C++: Vector of Objects vs. Vector of Pointers - joebaf
http://www.bfilipek.com/2014/05/vector-of-objects-vs-vector-of-pointers.html#.U6R__rdSBXc.hackernews
======
geophile
I was wondering about this very issue the other day, and wrote a little C
program to try something similar. I tried three things:

1\. Create an array of random ints, (sort them, not that it matters), and then
time how long it takes to compute the sum.

2\. Create an array of ints (data) and an array of int* (ptr). Set ptr[i] to
point to data[i]. Scan the data through the ptr array and compute the sum.
Obviously there is very good locality of access to both arrays.

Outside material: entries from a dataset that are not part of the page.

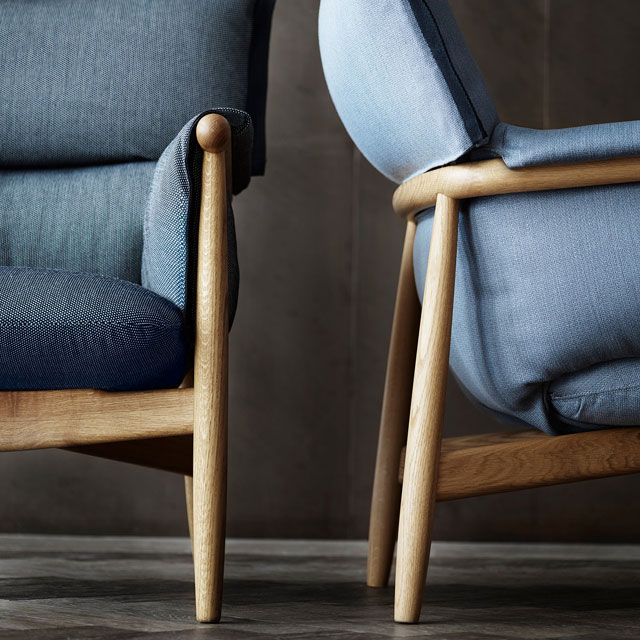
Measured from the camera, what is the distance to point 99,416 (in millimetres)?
895

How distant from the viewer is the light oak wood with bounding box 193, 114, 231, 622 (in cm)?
87

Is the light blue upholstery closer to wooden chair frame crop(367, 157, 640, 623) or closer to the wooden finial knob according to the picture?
wooden chair frame crop(367, 157, 640, 623)

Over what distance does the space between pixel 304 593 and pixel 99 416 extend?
1.24ft

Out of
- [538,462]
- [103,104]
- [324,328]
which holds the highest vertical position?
[103,104]

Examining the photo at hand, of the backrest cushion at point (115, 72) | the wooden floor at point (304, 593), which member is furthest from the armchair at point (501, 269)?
the backrest cushion at point (115, 72)

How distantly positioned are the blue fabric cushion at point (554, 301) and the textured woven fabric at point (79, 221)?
1.84ft

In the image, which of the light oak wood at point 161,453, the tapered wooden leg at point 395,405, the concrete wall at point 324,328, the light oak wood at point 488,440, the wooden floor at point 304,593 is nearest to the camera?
the wooden floor at point 304,593

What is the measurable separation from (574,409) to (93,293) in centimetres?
50

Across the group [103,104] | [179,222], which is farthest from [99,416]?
[103,104]

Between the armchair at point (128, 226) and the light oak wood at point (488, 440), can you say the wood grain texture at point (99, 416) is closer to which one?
the armchair at point (128, 226)

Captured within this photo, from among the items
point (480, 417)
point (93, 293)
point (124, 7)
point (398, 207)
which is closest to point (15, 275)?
point (93, 293)

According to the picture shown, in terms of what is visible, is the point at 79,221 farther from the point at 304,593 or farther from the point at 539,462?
the point at 539,462

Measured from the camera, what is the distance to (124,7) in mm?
1385

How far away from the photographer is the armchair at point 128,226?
859 mm
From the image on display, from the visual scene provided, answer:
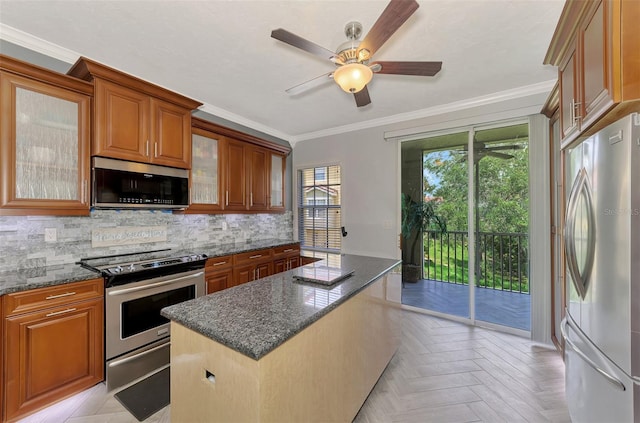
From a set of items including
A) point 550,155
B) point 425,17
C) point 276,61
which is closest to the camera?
point 425,17

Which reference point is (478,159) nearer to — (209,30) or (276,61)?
(276,61)

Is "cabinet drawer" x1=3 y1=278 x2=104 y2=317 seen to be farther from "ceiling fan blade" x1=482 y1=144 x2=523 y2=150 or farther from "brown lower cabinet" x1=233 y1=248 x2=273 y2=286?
"ceiling fan blade" x1=482 y1=144 x2=523 y2=150

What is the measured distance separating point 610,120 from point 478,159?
1856 millimetres

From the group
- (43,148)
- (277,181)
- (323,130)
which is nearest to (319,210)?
(277,181)

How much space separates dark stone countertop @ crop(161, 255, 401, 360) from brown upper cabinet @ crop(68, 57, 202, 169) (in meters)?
1.78

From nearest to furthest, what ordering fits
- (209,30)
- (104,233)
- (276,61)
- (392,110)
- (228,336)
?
(228,336) → (209,30) → (276,61) → (104,233) → (392,110)

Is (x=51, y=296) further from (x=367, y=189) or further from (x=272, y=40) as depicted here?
(x=367, y=189)

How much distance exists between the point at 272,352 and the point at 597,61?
1.99 m

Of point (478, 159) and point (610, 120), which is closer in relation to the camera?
point (610, 120)

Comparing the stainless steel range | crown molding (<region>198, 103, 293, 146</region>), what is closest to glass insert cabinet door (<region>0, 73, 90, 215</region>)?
the stainless steel range

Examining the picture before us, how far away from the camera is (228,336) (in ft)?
3.09

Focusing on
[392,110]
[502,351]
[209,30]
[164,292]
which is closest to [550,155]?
[392,110]

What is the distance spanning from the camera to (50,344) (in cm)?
174

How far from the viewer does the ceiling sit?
66.4 inches
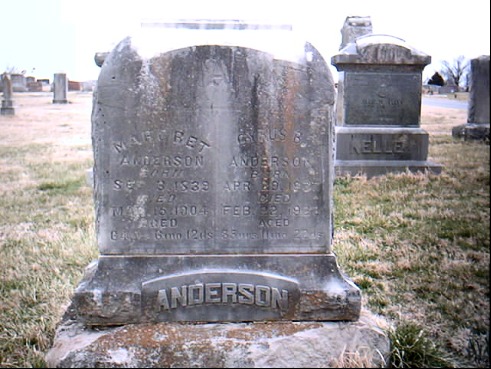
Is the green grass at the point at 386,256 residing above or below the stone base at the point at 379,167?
below

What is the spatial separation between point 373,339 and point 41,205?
500 centimetres

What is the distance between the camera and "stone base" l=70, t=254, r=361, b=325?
3131mm

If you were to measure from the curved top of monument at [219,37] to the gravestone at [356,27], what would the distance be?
7.63 metres

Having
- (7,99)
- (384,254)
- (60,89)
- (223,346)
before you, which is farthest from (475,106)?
(60,89)

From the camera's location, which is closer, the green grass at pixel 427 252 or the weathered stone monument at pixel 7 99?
the green grass at pixel 427 252

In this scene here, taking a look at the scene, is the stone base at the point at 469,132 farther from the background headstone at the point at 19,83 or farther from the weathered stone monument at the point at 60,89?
the background headstone at the point at 19,83

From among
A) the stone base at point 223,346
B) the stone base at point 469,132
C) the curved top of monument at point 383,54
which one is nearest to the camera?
the stone base at point 223,346

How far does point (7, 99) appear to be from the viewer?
21375mm

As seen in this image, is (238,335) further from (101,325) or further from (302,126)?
(302,126)

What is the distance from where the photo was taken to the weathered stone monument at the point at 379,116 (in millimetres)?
8406

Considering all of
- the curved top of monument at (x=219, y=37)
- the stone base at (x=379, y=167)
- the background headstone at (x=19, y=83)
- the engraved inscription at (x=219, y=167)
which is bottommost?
the stone base at (x=379, y=167)

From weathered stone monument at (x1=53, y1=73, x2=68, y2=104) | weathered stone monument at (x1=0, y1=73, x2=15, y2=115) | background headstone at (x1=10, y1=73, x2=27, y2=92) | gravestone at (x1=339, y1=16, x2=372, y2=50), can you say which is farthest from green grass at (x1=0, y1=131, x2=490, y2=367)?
background headstone at (x1=10, y1=73, x2=27, y2=92)

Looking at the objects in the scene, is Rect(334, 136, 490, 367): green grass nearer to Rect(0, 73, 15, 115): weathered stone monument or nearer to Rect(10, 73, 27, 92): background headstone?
Rect(0, 73, 15, 115): weathered stone monument

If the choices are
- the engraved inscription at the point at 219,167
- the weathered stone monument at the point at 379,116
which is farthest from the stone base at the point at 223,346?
the weathered stone monument at the point at 379,116
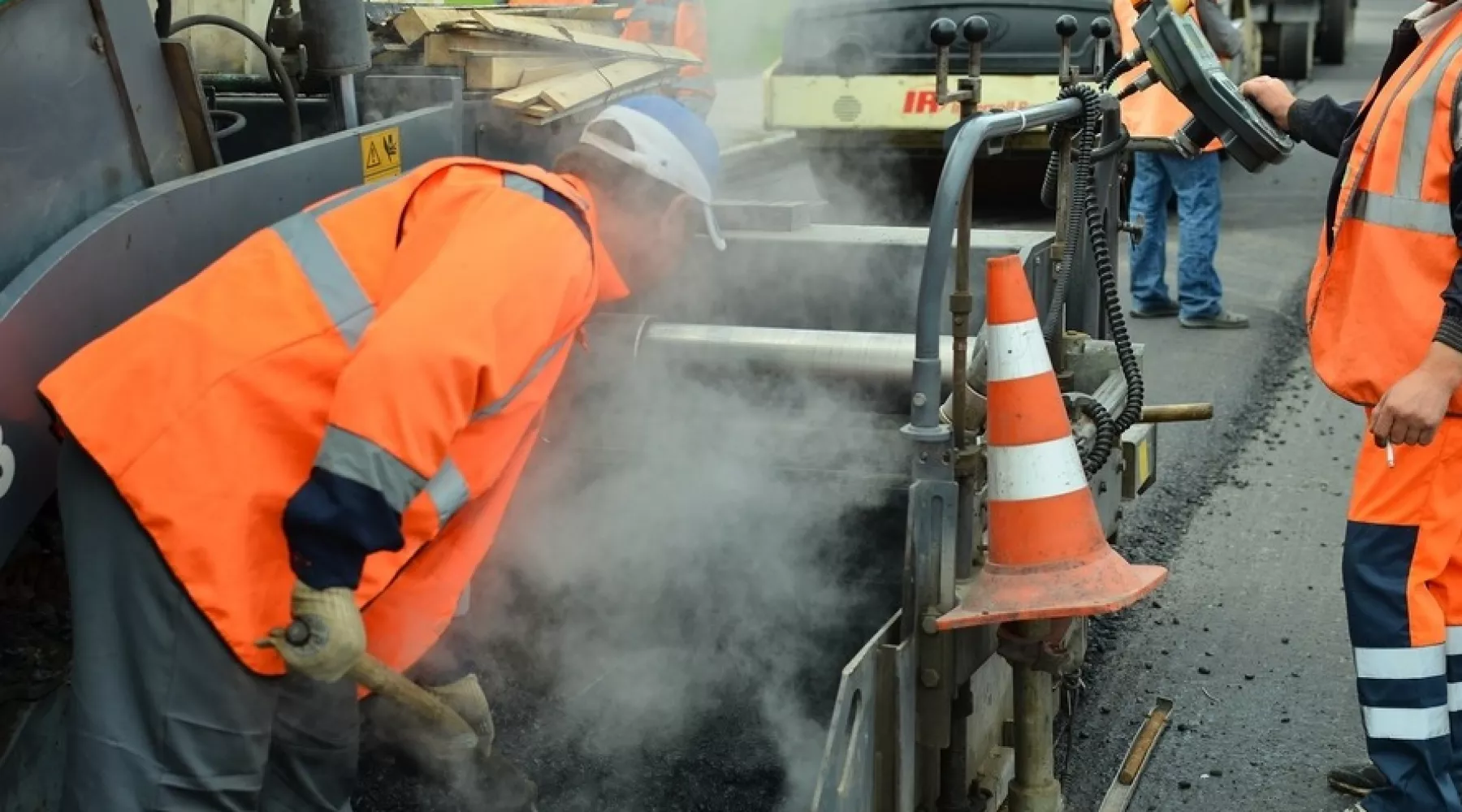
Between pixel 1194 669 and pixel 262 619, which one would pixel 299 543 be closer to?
pixel 262 619

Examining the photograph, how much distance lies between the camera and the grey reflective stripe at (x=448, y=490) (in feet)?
7.05

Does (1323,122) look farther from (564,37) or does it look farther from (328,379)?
(328,379)

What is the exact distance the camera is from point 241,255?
7.02 feet

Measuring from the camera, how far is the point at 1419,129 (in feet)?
8.60

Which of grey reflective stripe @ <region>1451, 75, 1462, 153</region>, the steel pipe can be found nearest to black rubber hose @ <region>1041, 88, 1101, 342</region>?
the steel pipe

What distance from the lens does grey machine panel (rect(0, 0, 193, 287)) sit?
206cm

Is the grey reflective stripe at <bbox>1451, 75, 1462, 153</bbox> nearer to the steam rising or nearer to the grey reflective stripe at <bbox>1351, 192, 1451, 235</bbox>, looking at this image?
the grey reflective stripe at <bbox>1351, 192, 1451, 235</bbox>

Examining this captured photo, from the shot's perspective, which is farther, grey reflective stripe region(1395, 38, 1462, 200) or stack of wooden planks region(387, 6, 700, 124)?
stack of wooden planks region(387, 6, 700, 124)

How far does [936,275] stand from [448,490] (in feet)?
2.71

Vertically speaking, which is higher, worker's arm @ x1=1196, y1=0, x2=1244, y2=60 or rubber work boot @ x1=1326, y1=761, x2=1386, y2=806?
worker's arm @ x1=1196, y1=0, x2=1244, y2=60

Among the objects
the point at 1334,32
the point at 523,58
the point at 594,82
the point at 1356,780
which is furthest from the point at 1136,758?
the point at 1334,32

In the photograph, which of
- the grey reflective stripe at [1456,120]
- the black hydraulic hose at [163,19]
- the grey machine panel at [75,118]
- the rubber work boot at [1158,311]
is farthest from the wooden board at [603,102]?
the rubber work boot at [1158,311]

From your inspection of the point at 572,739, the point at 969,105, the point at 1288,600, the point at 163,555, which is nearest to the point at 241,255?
the point at 163,555

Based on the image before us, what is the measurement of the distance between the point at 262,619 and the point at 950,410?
1.24 meters
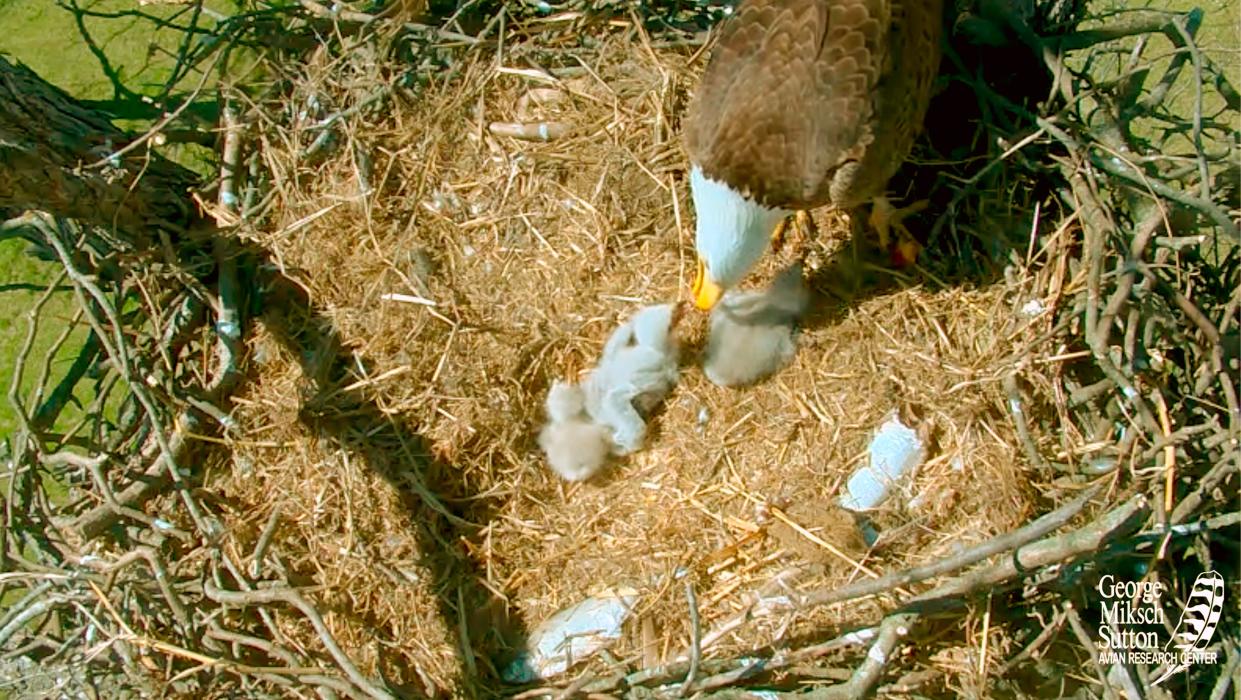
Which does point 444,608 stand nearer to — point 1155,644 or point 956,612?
point 956,612

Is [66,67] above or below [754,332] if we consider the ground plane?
above

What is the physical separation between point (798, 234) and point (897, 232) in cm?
27

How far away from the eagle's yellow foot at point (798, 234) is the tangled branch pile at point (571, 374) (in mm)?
74

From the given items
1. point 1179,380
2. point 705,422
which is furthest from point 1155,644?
point 705,422

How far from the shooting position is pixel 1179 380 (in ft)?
8.29

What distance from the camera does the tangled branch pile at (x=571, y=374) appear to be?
7.72ft

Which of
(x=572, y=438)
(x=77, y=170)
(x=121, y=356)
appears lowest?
(x=572, y=438)

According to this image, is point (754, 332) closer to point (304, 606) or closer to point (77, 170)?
point (304, 606)

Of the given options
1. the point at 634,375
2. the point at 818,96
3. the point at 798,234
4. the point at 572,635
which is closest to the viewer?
the point at 818,96

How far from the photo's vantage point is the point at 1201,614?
2355mm

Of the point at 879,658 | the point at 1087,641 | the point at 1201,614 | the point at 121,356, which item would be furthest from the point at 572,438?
the point at 1201,614

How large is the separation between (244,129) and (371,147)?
0.34 meters

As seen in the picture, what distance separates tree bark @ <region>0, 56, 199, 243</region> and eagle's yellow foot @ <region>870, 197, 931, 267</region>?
1762 mm

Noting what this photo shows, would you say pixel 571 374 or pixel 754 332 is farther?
pixel 571 374
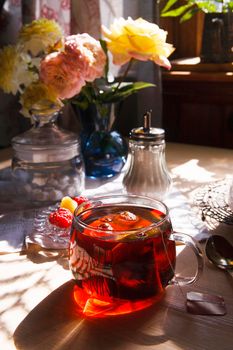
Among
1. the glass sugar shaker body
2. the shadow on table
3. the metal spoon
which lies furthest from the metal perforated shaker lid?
the shadow on table

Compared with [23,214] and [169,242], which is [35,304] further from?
[23,214]

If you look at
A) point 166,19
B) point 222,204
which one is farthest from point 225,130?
point 222,204

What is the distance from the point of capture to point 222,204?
0.75 meters

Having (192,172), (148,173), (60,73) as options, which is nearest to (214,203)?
(148,173)

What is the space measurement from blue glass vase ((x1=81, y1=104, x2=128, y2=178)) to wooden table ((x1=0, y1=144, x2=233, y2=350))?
383mm

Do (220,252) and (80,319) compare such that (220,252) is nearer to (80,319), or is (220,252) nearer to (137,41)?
(80,319)

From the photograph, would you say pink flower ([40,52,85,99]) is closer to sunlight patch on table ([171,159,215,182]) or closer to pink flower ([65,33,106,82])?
pink flower ([65,33,106,82])

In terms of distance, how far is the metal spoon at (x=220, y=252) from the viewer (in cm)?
58

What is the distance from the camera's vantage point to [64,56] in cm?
81

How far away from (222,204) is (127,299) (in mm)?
325

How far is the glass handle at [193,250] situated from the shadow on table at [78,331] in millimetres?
43

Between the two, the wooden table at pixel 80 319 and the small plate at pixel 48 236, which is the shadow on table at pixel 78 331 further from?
the small plate at pixel 48 236

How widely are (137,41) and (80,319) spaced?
1.77 feet

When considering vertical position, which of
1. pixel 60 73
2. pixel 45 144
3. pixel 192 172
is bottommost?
pixel 192 172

3\. Same as #2, but first sort the ptr array so that * ptr[i] <= * ptr[i+1].
There will be good locality on ptr, not so much on data.

For arrays of size 10M, #1 and #2 cost about the same, and #3 was 5x slower.
(This was on my MacBook Pro, using XCode.)

But my main point here is about Java, which has been my main language for many
years. I don't care (much) about its verbosity, its lack of closures, etc. I
can get my work done. But working with large heaps has proven very
problematic, both in avoiding GC overheard, and in the effects of non-
locality.

While you can have both true int arrays and Integer arrays, the same is not
true of non-primitive types. There is no way to have anything like an array of
structs, with the same compact representation, as you can have in C. There are
benchmarks showing that Java and C are competitive in performance. But C/C++
can be used to preserve locality for arrays of structs and objects in ways
that Java cannot. Java _has to be_ slower in these situations.

There are well-known tricks to address this problem. E.g. use two arrays of
ints instead of an array of Objects which encapsulate two ints.

For these reasons, I would be very happy to see an idea like Value Types added
to Java:
[http://cr.openjdk.java.net/~jrose/values/values-0.html](http://cr.openjdk.java.net/~jrose/values/values-0.html)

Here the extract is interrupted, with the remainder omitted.